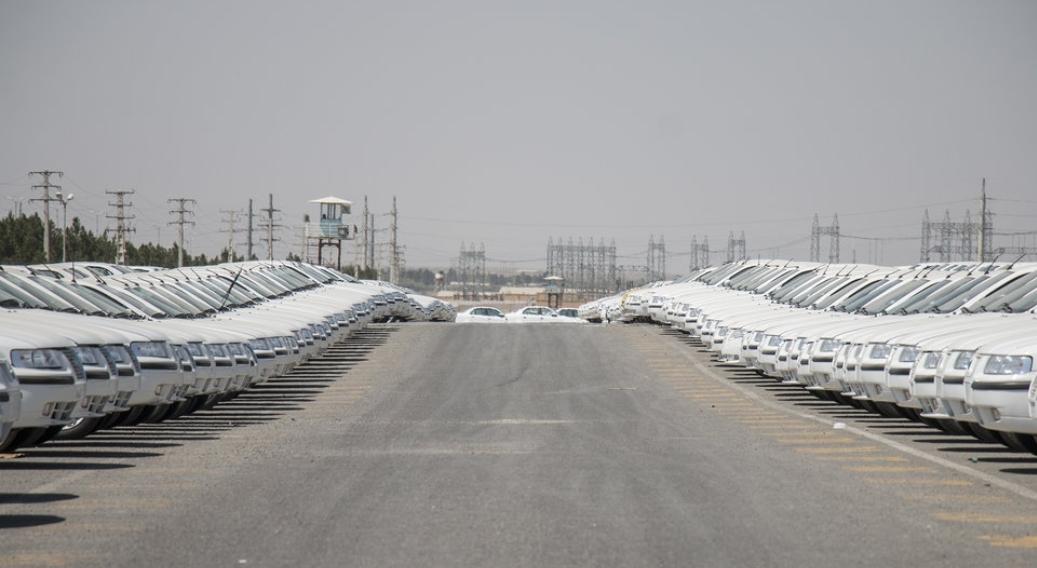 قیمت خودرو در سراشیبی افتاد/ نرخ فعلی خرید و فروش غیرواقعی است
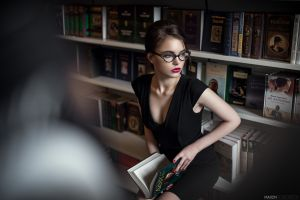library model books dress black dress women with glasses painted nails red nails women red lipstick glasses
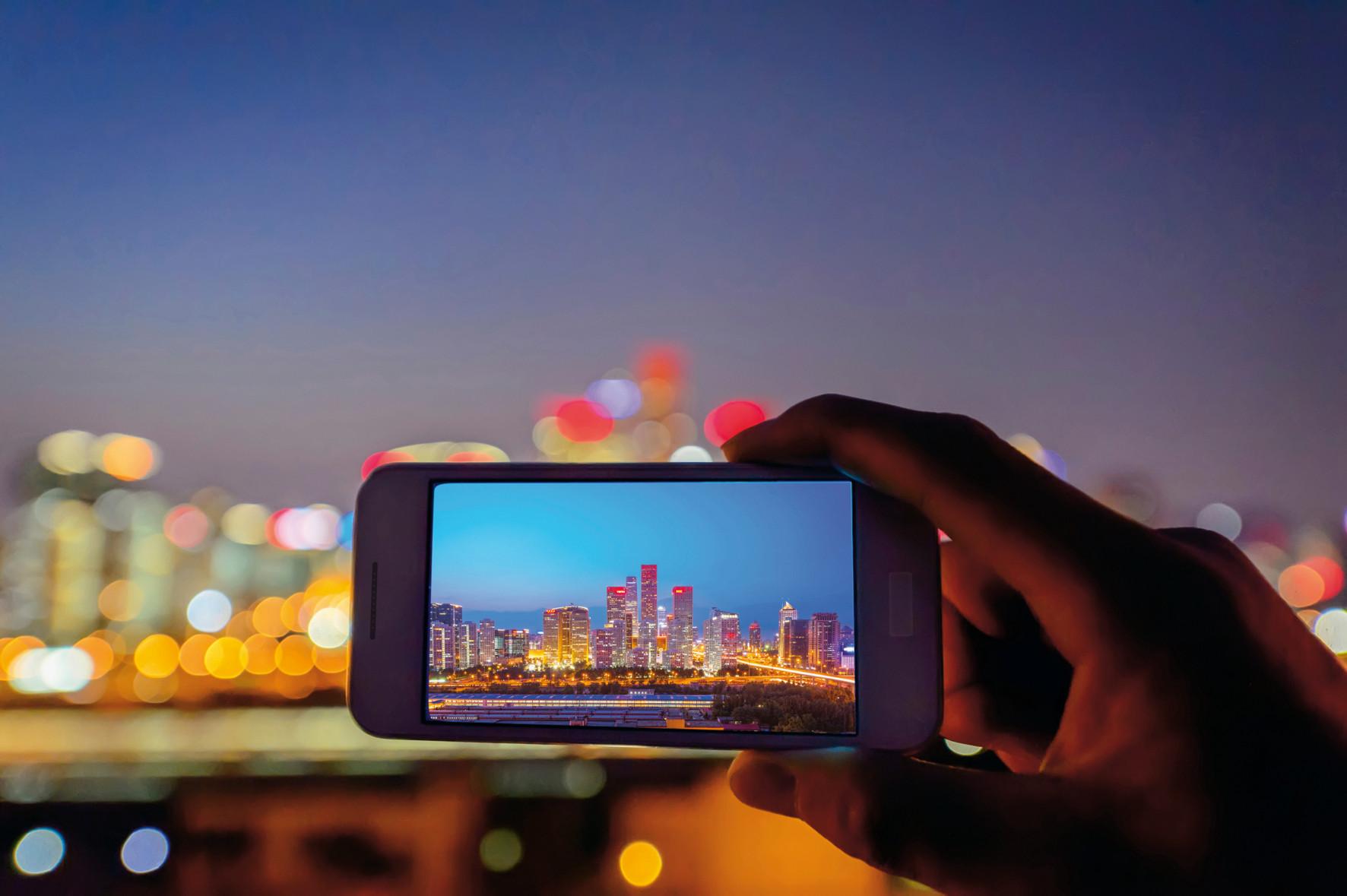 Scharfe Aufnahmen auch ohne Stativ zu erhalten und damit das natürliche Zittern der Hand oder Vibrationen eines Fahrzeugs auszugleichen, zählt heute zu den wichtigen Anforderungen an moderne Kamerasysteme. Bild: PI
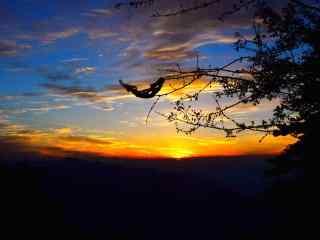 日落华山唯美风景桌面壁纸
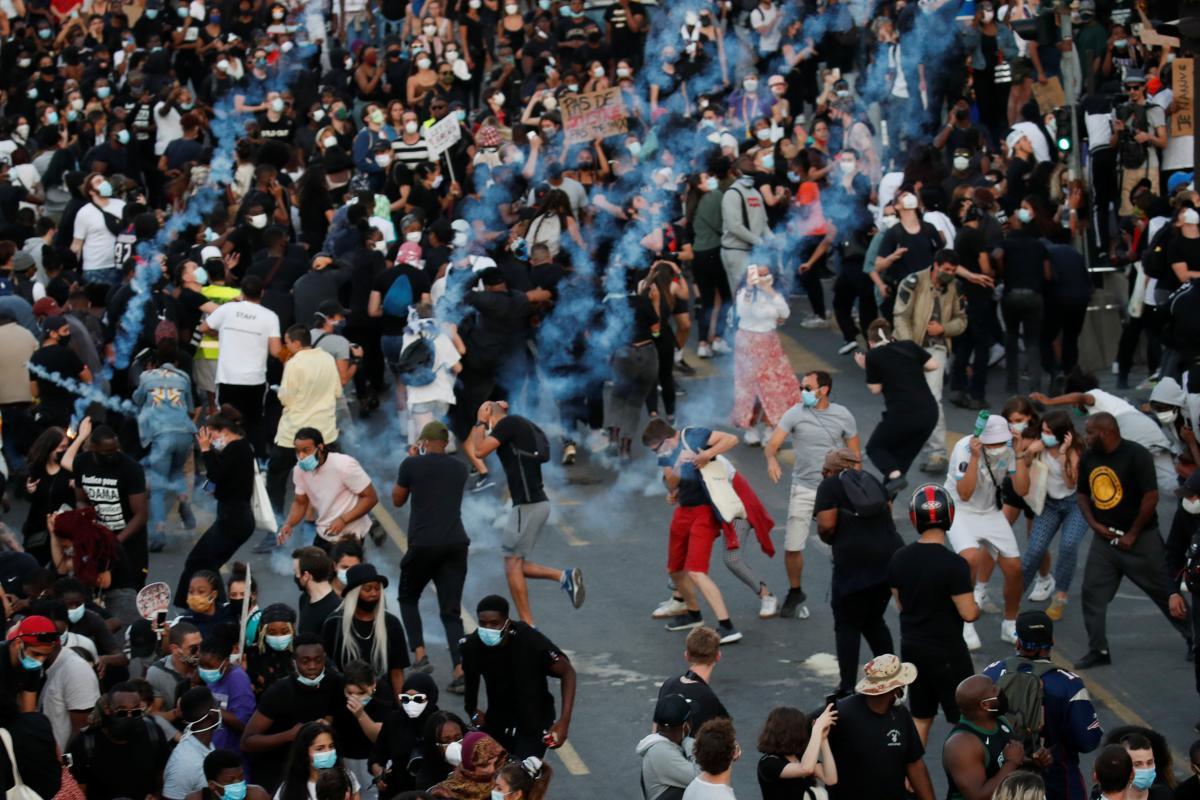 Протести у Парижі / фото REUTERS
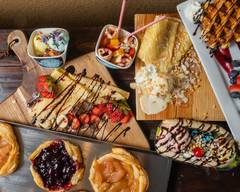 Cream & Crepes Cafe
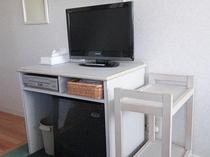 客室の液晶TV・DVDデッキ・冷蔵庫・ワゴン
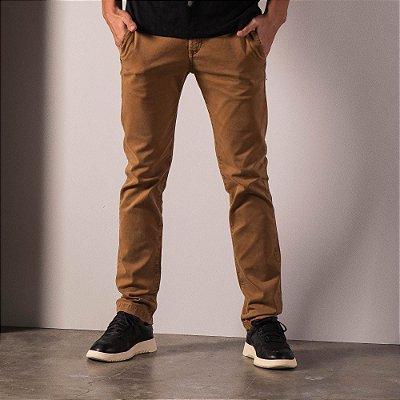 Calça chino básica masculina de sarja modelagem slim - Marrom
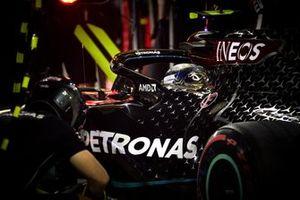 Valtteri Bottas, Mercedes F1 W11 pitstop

* * *

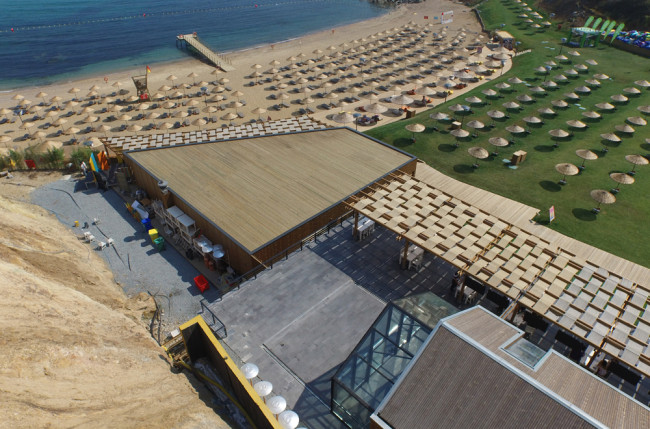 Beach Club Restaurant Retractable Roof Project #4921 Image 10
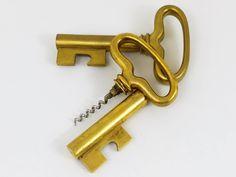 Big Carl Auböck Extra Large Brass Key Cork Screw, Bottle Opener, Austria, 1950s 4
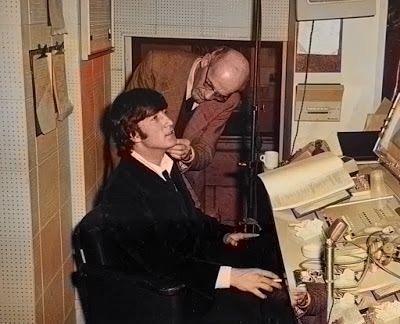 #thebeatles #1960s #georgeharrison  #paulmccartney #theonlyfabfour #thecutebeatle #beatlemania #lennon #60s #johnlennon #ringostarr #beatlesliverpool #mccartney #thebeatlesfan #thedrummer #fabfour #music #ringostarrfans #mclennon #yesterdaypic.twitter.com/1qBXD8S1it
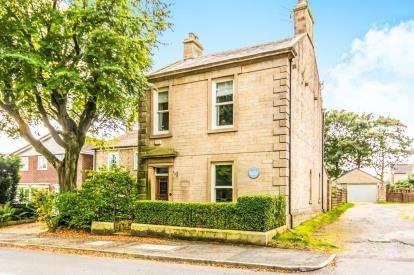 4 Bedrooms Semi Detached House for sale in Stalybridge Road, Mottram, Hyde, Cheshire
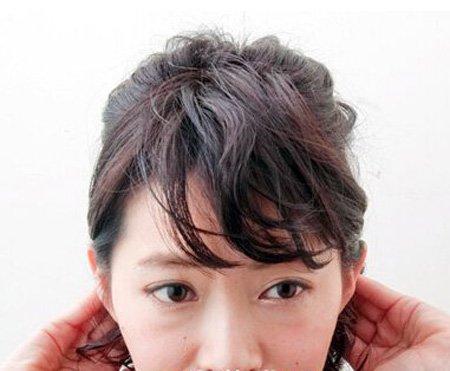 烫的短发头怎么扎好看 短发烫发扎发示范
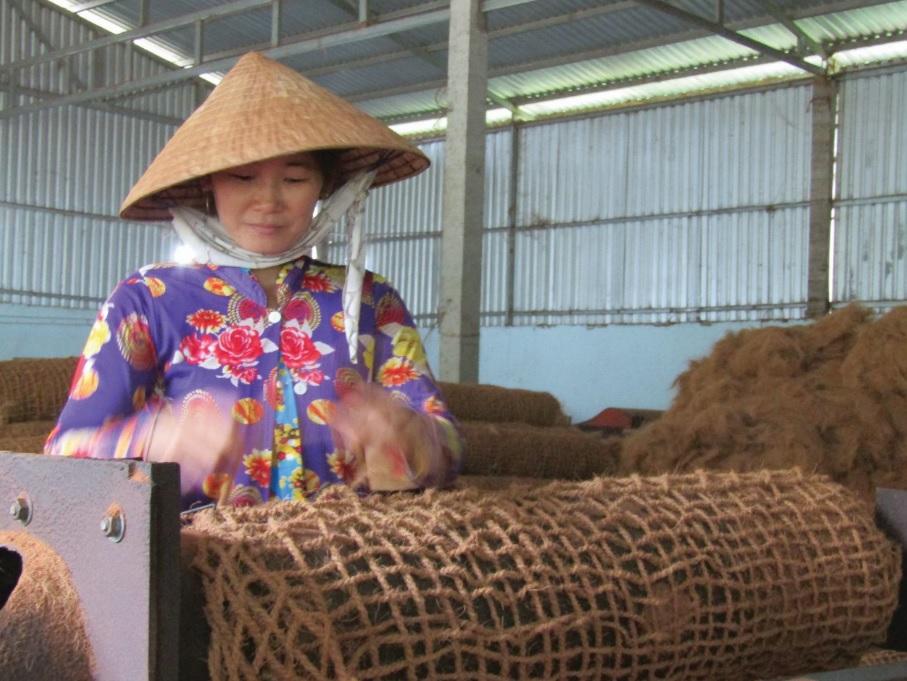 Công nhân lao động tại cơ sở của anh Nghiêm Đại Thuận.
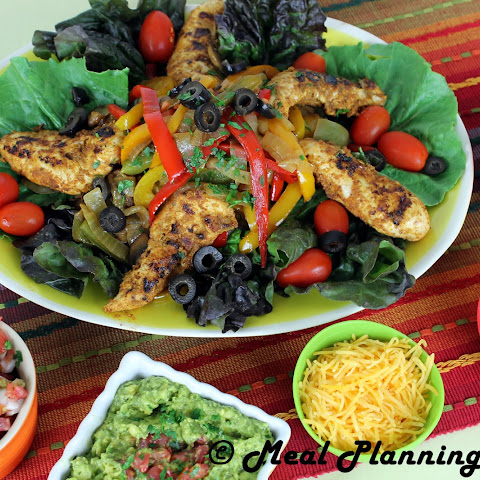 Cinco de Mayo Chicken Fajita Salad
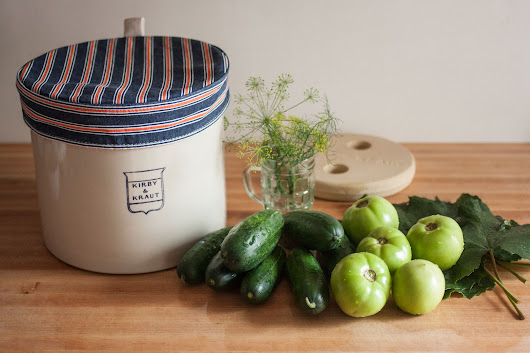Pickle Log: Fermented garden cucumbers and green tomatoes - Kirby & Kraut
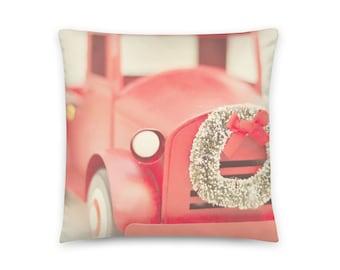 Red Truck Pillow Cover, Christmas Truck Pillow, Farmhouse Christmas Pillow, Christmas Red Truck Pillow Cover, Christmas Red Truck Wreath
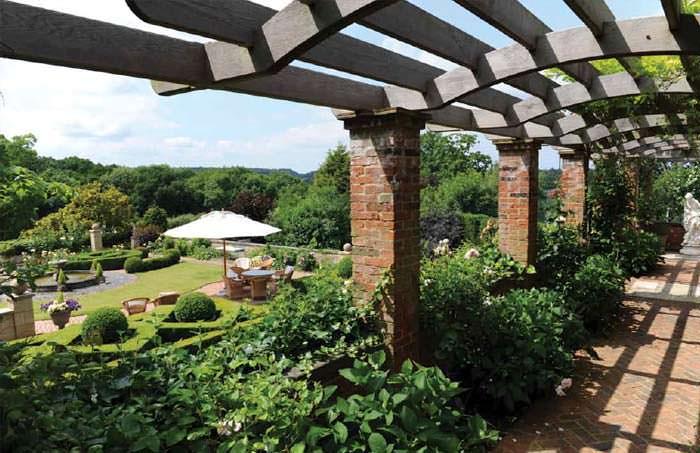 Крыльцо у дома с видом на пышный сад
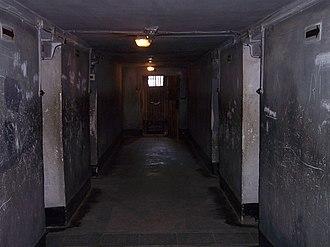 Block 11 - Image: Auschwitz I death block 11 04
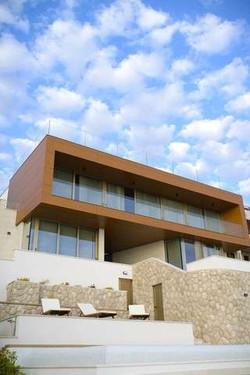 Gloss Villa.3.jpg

* * *

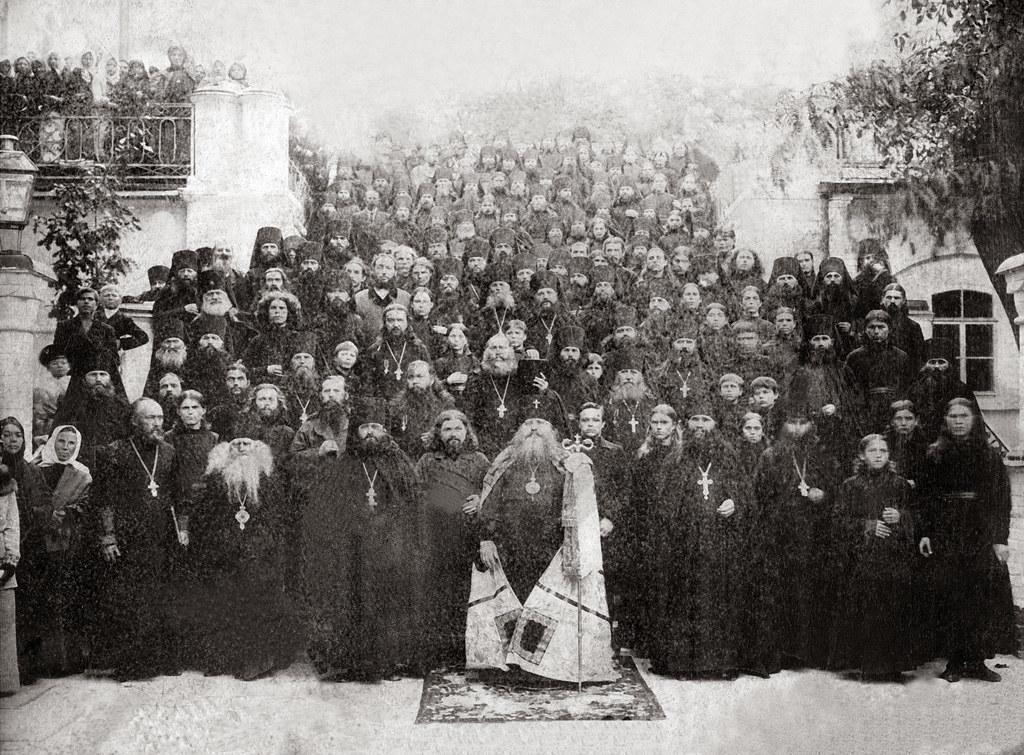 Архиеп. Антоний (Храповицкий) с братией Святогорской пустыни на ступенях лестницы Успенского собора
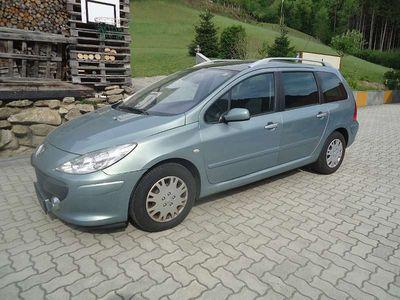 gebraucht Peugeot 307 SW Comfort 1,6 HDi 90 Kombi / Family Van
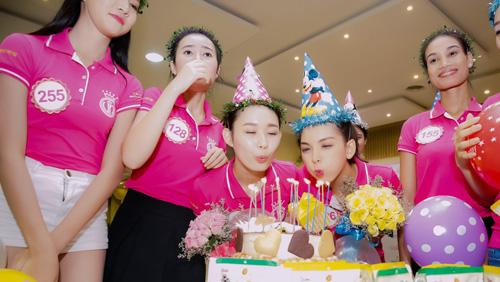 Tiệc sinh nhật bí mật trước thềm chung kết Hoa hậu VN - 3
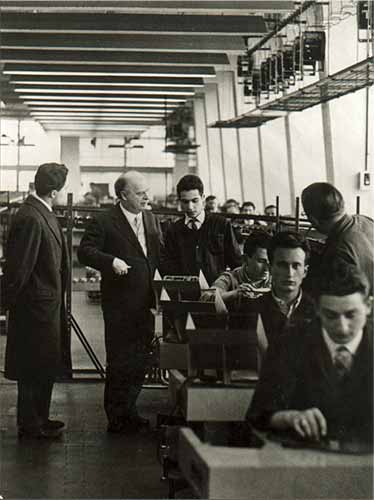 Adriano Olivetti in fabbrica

— Task requirements —
Using the entries above, transcribe every line from the line containing "Red Truck Pillow Cover, Christmas Truck" through the line containing "Gloss Villa.3.jpg". Do not copy pictures.

— Solution below —
 Red Truck Pillow Cover, Christmas Truck Pillow, Farmhouse Christmas Pillow, Christmas Red Truck Pillow Cover, Christmas Red Truck Wreath
 Крыльцо у дома с видом на пышный сад
 Block 11 - Image: Auschwitz I death block 11 04
 Gloss Villa.3.jpg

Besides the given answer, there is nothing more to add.